PROBLEM TO WORK ON: Return the full text of the forum post on numbering years within each business_id in R, verbatim and in its entirety.

DOCUMENT EXCERPT:
I have a dataset I wish to process, and instead of processing it as a time series, I want to summarize the time behaviour. Here is the dataset:
business_id year
vcNAWiLM4dR7D2nwwJ7nCA 2007
vcNAWiLM4dR7D2nwwJ7nCA 2007
vcNAWiLM4dR7D2nwwJ7nCA 2009
UsFtqoBl7naz8AVUBZMjQQ 2004
UsFtqoBl7naz8AVUBZMjQQ 2005
cE27W9VPgO88Qxe4ol6y_g 2007
cE27W9VPgO88Qxe4ol6y_g 2007
cE27W9VPgO88Qxe4ol6y_g 2008
cE27W9VPgO88Qxe4ol6y_g 2010
I want to turn it into this:
business_id year yr_id
vcNAWiLM4dR7D2nwwJ7nCA 2007 1
vcNAWiLM4dR7D2nwwJ7nCA 2007 1
vcNAWiLM4dR7D2nwwJ7nCA 2009 2
UsFtqoBl7naz8AVUBZMjQQ 2004 1
UsFtqoBl7naz8AVUBZMjQQ 2005 2
cE27W9VPgO88Qxe4ol6y_g 2007 1
cE27W9VPgO88Qxe4ol6y_g 2007 1
cE27W9VPgO88Qxe4ol6y_g 2008 2
cE27W9VPgO88Qxe4ol6y_g 2010 3
In other words, I want the ID to be sequential to the year, but local to the business_id
, so that it resets when the program finds another business_id
.
Is this something that is easily achievable in R?

RECORD EXCERPTS:
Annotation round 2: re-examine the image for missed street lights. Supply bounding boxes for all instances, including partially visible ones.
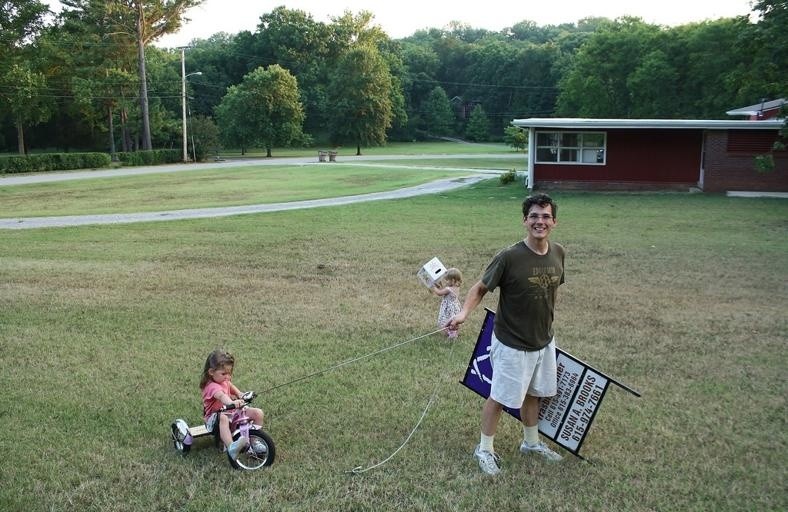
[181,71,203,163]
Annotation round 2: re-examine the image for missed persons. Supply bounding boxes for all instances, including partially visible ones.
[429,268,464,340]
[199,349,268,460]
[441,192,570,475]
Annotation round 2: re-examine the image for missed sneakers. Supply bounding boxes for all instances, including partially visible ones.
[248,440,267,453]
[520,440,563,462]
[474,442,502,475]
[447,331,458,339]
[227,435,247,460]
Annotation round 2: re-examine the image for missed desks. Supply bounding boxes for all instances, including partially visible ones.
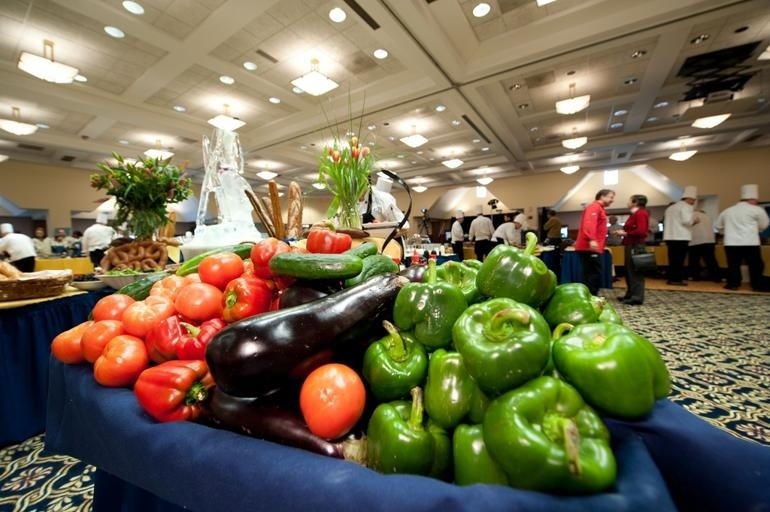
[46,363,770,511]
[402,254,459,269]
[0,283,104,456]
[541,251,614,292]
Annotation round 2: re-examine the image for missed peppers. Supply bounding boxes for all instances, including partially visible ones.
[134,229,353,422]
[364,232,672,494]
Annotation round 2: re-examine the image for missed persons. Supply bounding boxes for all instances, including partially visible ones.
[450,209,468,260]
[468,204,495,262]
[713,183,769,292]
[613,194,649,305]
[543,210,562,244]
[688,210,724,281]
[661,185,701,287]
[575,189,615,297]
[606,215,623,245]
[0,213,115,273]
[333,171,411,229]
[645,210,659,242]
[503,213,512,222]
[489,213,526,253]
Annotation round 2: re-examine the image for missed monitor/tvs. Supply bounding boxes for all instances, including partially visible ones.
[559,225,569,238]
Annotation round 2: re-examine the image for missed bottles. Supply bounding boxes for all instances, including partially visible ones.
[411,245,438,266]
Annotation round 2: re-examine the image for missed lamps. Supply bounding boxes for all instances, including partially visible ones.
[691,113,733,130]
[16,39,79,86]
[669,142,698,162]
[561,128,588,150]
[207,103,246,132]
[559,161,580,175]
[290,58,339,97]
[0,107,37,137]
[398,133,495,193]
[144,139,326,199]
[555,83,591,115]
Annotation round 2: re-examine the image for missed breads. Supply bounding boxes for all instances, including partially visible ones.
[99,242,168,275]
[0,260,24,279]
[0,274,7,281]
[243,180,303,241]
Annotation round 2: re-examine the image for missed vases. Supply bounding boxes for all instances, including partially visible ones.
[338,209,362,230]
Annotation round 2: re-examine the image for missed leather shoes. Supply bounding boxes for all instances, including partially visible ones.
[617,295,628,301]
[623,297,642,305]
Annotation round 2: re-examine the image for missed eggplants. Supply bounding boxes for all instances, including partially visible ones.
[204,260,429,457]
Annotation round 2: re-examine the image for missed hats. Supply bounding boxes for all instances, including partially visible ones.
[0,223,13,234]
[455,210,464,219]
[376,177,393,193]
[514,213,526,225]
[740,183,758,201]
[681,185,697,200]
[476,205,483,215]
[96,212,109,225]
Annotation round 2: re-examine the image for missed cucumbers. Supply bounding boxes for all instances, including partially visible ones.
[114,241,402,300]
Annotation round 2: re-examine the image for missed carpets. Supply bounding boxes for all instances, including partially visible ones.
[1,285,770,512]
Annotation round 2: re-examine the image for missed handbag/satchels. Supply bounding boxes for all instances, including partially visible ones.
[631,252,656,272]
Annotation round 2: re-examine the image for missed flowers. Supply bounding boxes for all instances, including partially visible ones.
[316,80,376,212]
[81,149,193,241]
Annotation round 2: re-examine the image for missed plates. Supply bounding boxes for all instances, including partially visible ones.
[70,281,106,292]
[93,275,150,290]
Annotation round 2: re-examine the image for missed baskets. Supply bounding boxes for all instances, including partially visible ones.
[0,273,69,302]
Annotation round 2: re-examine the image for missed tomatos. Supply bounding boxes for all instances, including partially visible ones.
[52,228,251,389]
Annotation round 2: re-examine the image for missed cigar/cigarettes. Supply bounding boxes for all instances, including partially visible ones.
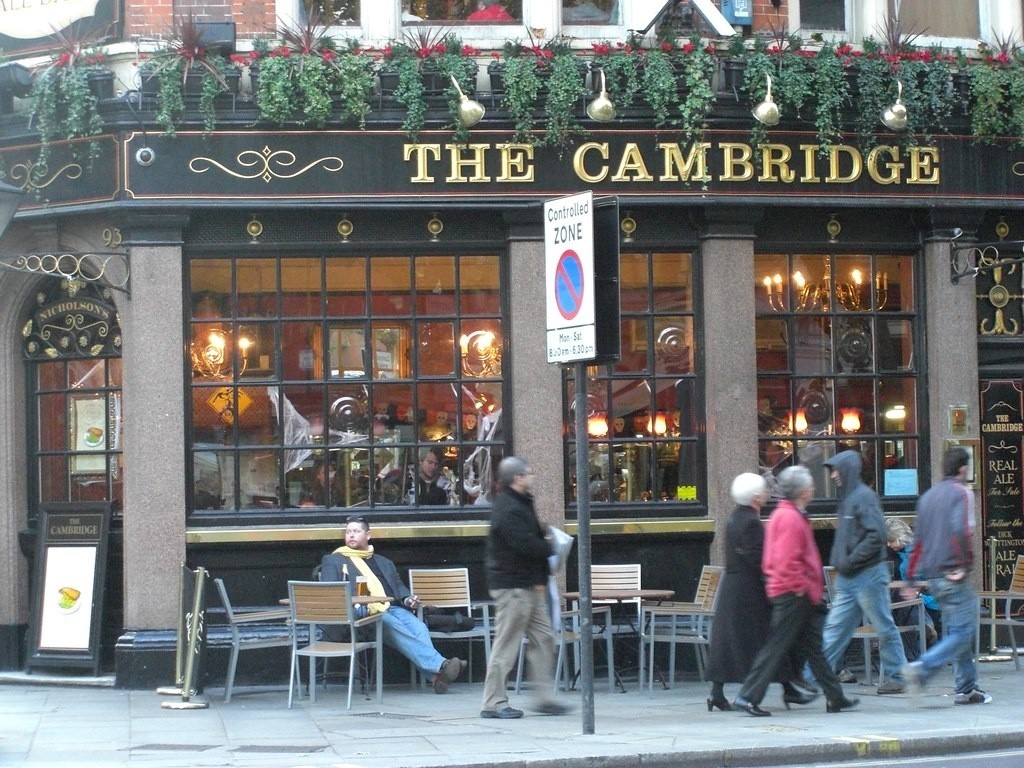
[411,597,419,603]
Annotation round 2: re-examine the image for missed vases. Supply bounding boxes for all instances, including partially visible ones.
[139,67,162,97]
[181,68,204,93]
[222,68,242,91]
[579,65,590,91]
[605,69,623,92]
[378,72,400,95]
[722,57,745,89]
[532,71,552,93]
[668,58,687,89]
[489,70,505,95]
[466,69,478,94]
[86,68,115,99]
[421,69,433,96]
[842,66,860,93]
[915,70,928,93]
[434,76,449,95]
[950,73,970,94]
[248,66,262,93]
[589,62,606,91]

---

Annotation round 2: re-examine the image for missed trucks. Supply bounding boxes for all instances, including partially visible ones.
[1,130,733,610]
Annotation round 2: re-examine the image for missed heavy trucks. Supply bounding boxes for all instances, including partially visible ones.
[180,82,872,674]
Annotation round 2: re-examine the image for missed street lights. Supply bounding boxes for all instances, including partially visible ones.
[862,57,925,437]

EXERCISE ANSWER:
I have a dataset I wish to process, and instead of processing it as a time series, I want to summarize the time behaviour. Here is the dataset:
business_id year
vcNAWiLM4dR7D2nwwJ7nCA 2007
vcNAWiLM4dR7D2nwwJ7nCA 2007
vcNAWiLM4dR7D2nwwJ7nCA 2009
UsFtqoBl7naz8AVUBZMjQQ 2004
UsFtqoBl7naz8AVUBZMjQQ 2005
cE27W9VPgO88Qxe4ol6y_g 2007
cE27W9VPgO88Qxe4ol6y_g 2007
cE27W9VPgO88Qxe4ol6y_g 2008
cE27W9VPgO88Qxe4ol6y_g 2010
I want to turn it into this:
business_id year yr_id
vcNAWiLM4dR7D2nwwJ7nCA 2007 1
vcNAWiLM4dR7D2nwwJ7nCA 2007 1
vcNAWiLM4dR7D2nwwJ7nCA 2009 2
UsFtqoBl7naz8AVUBZMjQQ 2004 1
UsFtqoBl7naz8AVUBZMjQQ 2005 2
cE27W9VPgO88Qxe4ol6y_g 2007 1
cE27W9VPgO88Qxe4ol6y_g 2007 1
cE27W9VPgO88Qxe4ol6y_g 2008 2
cE27W9VPgO88Qxe4ol6y_g 2010 3
In other words, I want the ID to be sequential to the year, but local to the business_id
, so that it resets when the program finds another business_id
.
Is this something that is easily achievable in R?